• Exercise objective:
Render this sentence from the text on the Ports database model in Spanish: "Suppose you have an array of coordinates that spans the globe."

• Excerpted passage:
/portsModel

Build a Ports database

Primary LanguageRMIT LicenseMIT

# Model to build the Ports database

Ricardo Lemos, Feb 11, 2018

## TL;DR

Suppose you have an array of coordinates that spans the globe. You may want to cluster them based on proximity (e.g. within 4 km), then define an enveloping polygon for each cluster (i.e., a convex hull). You may also want to give each polygon a name based on the nearest city, or some other type of structure nearby (e.g. a marine port). Finally, you may want to compute summary statistics for each polygon, based on the characteristics of the points you provided. This package does all that for a particular use case, but hopefully is flexible enough to accommodate other needs.

• Items:
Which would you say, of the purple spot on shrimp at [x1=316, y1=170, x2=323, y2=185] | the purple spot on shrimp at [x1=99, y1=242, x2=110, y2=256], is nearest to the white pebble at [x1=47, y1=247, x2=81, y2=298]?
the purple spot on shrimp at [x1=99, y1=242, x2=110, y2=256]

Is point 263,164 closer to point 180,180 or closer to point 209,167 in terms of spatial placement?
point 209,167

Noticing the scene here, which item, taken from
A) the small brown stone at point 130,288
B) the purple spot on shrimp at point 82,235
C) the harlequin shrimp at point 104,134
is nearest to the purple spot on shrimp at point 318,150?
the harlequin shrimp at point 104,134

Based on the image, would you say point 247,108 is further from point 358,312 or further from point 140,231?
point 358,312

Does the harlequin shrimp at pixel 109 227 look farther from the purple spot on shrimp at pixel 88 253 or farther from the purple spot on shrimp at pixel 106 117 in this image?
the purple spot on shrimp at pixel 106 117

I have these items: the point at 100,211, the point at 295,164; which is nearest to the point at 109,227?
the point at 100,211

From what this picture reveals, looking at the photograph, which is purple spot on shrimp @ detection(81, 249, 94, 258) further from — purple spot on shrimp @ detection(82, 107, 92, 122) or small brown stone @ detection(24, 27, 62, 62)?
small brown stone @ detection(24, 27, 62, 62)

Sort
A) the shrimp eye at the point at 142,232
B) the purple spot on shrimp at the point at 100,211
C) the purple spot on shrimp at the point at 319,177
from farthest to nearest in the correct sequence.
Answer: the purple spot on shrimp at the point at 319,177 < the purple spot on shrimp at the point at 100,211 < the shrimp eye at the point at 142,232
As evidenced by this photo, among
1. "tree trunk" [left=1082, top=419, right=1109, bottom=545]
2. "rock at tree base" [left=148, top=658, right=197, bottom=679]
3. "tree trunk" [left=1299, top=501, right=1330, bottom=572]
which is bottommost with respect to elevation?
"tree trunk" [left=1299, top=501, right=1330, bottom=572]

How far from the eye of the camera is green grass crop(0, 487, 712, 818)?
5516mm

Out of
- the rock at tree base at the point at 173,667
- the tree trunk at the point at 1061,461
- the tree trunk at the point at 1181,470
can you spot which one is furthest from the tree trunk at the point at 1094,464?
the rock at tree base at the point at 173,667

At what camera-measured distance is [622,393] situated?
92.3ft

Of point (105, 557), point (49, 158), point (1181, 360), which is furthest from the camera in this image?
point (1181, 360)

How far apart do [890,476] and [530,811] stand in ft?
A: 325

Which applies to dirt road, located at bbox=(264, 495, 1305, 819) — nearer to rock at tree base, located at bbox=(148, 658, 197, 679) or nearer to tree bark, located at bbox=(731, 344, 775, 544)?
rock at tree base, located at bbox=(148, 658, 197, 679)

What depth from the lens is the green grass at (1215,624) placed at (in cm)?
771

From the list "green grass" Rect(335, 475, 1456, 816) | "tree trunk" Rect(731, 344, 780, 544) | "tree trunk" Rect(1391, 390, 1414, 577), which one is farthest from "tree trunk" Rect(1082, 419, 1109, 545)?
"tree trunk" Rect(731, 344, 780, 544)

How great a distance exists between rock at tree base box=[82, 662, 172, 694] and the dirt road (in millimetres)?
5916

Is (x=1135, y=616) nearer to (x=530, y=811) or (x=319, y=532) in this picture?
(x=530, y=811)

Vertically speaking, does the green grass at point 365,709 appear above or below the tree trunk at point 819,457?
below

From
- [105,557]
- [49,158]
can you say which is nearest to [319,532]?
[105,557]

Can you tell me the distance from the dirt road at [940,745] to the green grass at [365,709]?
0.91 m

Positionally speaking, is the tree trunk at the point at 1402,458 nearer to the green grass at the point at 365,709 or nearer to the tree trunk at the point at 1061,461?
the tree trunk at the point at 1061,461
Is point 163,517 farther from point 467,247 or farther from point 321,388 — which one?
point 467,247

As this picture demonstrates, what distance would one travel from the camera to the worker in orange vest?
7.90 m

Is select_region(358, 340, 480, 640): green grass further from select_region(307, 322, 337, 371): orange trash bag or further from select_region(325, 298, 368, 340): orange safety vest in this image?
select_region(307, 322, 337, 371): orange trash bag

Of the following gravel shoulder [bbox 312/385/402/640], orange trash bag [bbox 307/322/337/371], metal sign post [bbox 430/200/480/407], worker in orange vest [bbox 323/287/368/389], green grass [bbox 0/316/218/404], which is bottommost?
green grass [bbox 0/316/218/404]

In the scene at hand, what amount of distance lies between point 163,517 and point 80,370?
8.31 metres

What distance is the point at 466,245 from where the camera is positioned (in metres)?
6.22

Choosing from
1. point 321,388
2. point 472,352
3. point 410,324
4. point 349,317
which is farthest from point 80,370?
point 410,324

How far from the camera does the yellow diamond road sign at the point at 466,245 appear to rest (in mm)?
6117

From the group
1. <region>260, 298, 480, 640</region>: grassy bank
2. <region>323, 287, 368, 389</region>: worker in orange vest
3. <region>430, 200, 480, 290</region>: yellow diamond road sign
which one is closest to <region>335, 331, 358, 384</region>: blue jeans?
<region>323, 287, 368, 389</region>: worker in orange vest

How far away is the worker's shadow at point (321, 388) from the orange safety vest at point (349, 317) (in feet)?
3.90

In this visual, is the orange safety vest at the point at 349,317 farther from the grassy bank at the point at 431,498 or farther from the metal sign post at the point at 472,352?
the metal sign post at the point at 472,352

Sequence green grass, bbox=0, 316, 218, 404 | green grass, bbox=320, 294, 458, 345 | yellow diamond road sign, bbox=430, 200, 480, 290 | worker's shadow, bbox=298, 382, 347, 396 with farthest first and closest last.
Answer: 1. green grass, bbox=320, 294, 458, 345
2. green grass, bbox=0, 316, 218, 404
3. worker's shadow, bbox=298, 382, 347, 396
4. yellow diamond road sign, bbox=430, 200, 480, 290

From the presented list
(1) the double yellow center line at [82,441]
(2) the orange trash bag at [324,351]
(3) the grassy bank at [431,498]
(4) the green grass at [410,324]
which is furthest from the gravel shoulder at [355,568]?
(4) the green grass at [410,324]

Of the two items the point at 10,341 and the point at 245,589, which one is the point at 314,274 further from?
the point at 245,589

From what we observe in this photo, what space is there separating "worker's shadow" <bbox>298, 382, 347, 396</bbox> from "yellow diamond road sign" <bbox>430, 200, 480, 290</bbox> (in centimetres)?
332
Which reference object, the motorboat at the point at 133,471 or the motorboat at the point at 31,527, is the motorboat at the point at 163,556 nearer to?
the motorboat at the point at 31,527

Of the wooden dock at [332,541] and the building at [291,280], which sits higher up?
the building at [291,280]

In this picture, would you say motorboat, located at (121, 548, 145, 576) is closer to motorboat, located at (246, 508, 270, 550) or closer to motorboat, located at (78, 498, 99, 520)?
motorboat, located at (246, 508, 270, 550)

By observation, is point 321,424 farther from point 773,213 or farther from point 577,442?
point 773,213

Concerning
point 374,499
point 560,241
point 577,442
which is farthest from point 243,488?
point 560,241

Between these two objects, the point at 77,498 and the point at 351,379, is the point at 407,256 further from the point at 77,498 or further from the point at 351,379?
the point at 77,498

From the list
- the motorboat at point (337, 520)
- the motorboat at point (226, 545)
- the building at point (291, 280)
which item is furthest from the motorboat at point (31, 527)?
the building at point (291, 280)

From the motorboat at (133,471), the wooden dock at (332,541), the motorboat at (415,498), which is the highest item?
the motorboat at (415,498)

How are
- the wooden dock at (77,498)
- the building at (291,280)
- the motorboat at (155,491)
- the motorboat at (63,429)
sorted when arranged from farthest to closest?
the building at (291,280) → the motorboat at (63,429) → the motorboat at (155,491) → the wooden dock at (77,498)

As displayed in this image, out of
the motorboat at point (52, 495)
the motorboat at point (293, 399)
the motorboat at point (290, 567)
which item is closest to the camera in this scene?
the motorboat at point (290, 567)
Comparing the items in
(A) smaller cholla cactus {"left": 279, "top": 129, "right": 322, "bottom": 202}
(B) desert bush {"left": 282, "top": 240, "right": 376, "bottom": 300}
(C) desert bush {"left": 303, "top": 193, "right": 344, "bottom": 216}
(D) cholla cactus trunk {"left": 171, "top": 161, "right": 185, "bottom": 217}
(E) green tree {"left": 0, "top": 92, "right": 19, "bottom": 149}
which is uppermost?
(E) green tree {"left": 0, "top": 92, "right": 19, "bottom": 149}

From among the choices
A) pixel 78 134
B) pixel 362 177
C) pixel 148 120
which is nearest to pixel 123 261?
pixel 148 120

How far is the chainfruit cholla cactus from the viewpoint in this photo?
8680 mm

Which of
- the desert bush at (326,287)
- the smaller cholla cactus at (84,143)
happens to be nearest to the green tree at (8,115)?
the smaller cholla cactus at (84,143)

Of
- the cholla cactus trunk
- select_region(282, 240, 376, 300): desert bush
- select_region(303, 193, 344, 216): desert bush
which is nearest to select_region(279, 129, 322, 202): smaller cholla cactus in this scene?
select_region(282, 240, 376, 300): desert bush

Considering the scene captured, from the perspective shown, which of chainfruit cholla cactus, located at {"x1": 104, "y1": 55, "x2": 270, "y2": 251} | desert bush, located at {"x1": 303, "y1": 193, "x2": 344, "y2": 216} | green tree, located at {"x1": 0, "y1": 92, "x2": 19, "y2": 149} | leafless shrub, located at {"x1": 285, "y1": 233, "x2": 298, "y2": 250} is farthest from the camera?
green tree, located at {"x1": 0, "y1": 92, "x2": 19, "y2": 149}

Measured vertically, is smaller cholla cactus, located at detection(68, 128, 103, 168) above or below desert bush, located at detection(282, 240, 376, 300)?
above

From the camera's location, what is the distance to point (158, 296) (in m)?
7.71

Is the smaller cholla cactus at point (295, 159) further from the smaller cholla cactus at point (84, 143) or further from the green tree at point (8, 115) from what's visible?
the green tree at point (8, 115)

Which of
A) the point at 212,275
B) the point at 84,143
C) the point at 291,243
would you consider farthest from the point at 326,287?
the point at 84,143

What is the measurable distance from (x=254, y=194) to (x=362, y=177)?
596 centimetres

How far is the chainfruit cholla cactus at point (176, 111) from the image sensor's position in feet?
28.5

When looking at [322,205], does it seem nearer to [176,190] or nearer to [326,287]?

• Solution to the problem:
Supongamos que tienes un arreglo de coordenadas que abarca todo el globo.